**Captioned web images**:
****

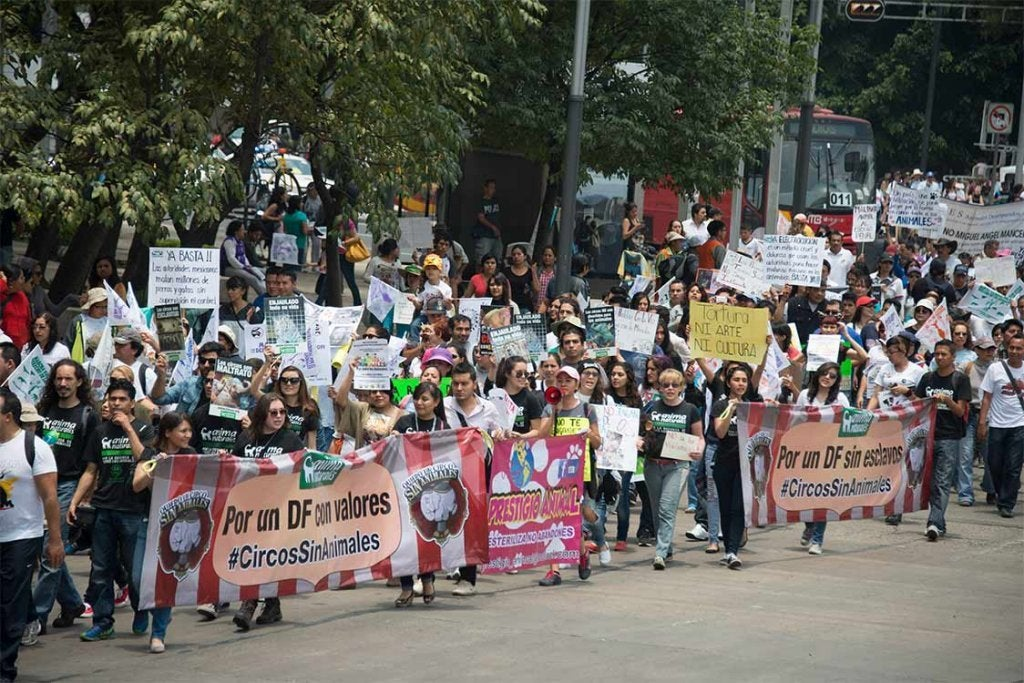 march med slogans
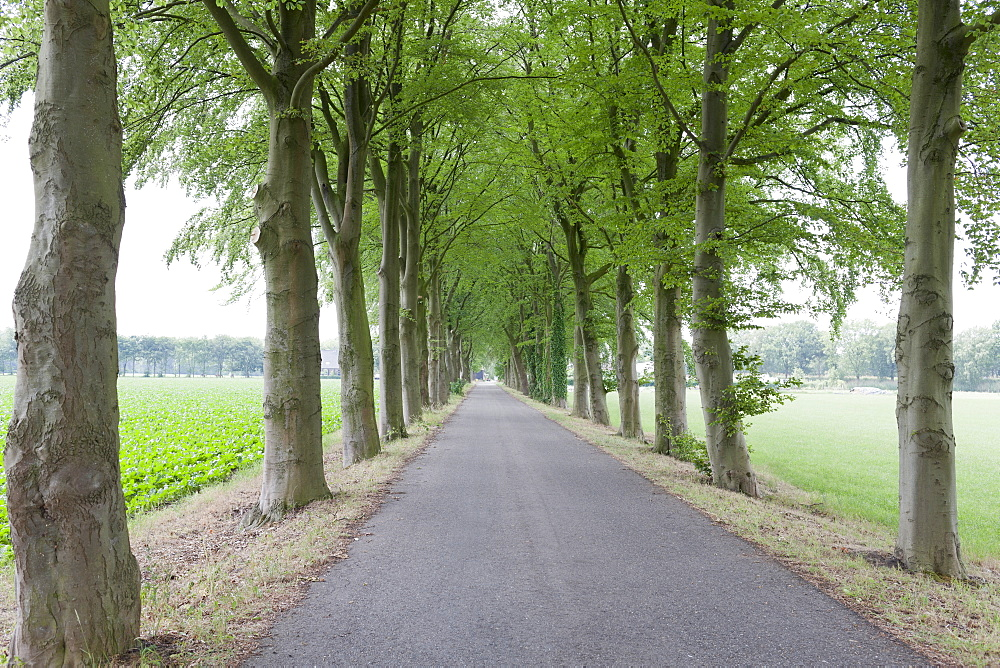Netherlands, North-Brabant, Tilburg, Single lane road lined with trees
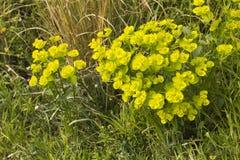 Gelbe lindgrüne Euphorbiengummi cyparissias Lizenzfreie Stockbilder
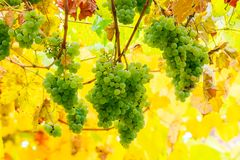 Bunch of white grape vine hanging on a brunch. Lovely harvest time background royalty free stock photos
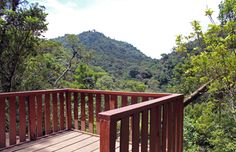 Continental Divide Look-Out in the Curi-Cancha Reserve #CostaRica   monteverdetours.com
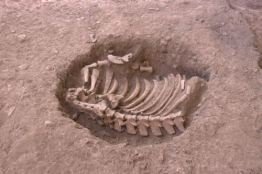 restos-3000-anos-cusco-descubren-3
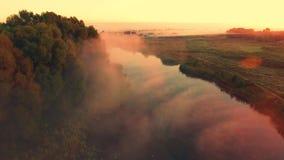 Silhueta do homem de negócio Cowering Pescador no nascer do sol no rio no barco vídeos de arquivo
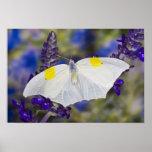 Sammamish, Washington. Mariposas tropicales 13 Posters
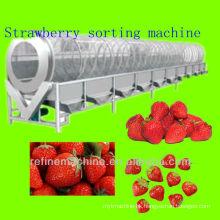 Strawberry grading machine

****

**ABOUT THIS EXERCISE**: Nothing but the pictures is to be left out; repeat the data exactly.

**WRITTEN SOLUTION**:
 march med slogans
Netherlands, North-Brabant, Tilburg, Single lane road lined with trees
 Gelbe lindgrüne Euphorbiengummi cyparissias Lizenzfreie Stockbilder
 Bunch of white grape vine hanging on a brunch. Lovely harvest time background royalty free stock photos
 Continental Divide Look-Out in the Curi-Cancha Reserve #CostaRica   monteverdetours.com
 restos-3000-anos-cusco-descubren-3
 Silhueta do homem de negócio Cowering Pescador no nascer do sol no rio no barco vídeos de arquivo
 Sammamish, Washington. Mariposas tropicales 13 Posters
 Strawberry grading machine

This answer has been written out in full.